BEGIN DATA SUPPLIED

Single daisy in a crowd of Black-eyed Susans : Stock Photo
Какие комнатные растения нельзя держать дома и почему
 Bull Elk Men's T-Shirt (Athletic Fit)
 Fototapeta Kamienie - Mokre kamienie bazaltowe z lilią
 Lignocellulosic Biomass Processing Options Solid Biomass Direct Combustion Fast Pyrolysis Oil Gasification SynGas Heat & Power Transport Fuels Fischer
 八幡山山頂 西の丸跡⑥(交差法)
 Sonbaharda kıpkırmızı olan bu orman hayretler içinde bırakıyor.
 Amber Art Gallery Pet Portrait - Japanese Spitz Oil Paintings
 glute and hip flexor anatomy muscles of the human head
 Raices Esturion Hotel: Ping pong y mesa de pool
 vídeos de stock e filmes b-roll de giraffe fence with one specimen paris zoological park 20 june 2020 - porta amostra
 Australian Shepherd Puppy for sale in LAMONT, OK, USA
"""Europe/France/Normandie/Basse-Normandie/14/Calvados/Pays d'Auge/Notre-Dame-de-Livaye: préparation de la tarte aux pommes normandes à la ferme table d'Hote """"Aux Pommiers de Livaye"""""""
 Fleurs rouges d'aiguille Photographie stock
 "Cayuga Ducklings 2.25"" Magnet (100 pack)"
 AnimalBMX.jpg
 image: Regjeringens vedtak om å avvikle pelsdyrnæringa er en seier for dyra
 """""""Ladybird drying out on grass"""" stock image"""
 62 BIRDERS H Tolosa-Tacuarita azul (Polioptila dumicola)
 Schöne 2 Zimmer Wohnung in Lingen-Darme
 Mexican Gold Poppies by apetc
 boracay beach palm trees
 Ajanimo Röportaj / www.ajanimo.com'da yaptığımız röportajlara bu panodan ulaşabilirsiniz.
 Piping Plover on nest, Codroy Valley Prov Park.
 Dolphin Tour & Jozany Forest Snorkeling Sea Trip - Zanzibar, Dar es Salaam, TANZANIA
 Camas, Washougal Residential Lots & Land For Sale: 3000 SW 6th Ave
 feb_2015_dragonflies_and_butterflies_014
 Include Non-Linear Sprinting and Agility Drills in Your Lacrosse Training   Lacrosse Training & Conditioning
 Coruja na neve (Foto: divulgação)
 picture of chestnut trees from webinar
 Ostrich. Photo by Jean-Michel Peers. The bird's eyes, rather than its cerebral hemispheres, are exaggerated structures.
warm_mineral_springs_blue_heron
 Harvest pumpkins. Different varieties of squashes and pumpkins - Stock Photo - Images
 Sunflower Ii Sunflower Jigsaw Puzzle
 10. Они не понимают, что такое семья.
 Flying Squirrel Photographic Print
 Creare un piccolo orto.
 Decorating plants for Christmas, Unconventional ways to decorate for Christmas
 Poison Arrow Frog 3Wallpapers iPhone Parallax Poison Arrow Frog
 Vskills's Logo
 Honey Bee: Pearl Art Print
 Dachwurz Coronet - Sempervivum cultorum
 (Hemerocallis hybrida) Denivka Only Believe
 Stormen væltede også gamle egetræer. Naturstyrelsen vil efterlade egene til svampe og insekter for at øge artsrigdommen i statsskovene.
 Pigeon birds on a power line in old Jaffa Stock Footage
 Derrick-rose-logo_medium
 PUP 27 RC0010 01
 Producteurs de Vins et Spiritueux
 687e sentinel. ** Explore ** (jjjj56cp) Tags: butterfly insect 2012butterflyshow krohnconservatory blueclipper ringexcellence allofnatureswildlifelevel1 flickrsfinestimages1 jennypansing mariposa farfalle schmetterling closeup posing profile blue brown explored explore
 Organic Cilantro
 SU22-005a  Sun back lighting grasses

END DATA SUPPLIED

Write down, word for word, the lines above from the one containing "Lignocellulosic Biomass Processing" through the one containing "boracay beach palm trees", both ends included.

YOUR RESPONSE:
 Lignocellulosic Biomass Processing Options Solid Biomass Direct Combustion Fast Pyrolysis Oil Gasification SynGas Heat & Power Transport Fuels Fischer
 八幡山山頂 西の丸跡⑥(交差法)
 Sonbaharda kıpkırmızı olan bu orman hayretler içinde bırakıyor.
 Amber Art Gallery Pet Portrait - Japanese Spitz Oil Paintings
 glute and hip flexor anatomy muscles of the human head
 Raices Esturion Hotel: Ping pong y mesa de pool
 vídeos de stock e filmes b-roll de giraffe fence with one specimen paris zoological park 20 june 2020 - porta amostra
 Australian Shepherd Puppy for sale in LAMONT, OK, USA
"""Europe/France/Normandie/Basse-Normandie/14/Calvados/Pays d'Auge/Notre-Dame-de-Livaye: préparation de la tarte aux pommes normandes à la ferme table d'Hote """"Aux Pommiers de Livaye"""""""
 Fleurs rouges d'aiguille Photographie stock
 "Cayuga Ducklings 2.25"" Magnet (100 pack)"
 AnimalBMX.jpg
 image: Regjeringens vedtak om å avvikle pelsdyrnæringa er en seier for dyra
 """""""Ladybird drying out on grass"""" stock image"""
 62 BIRDERS H Tolosa-Tacuarita azul (Polioptila dumicola)
 Schöne 2 Zimmer Wohnung in Lingen-Darme
 Mexican Gold Poppies by apetc
 boracay beach palm trees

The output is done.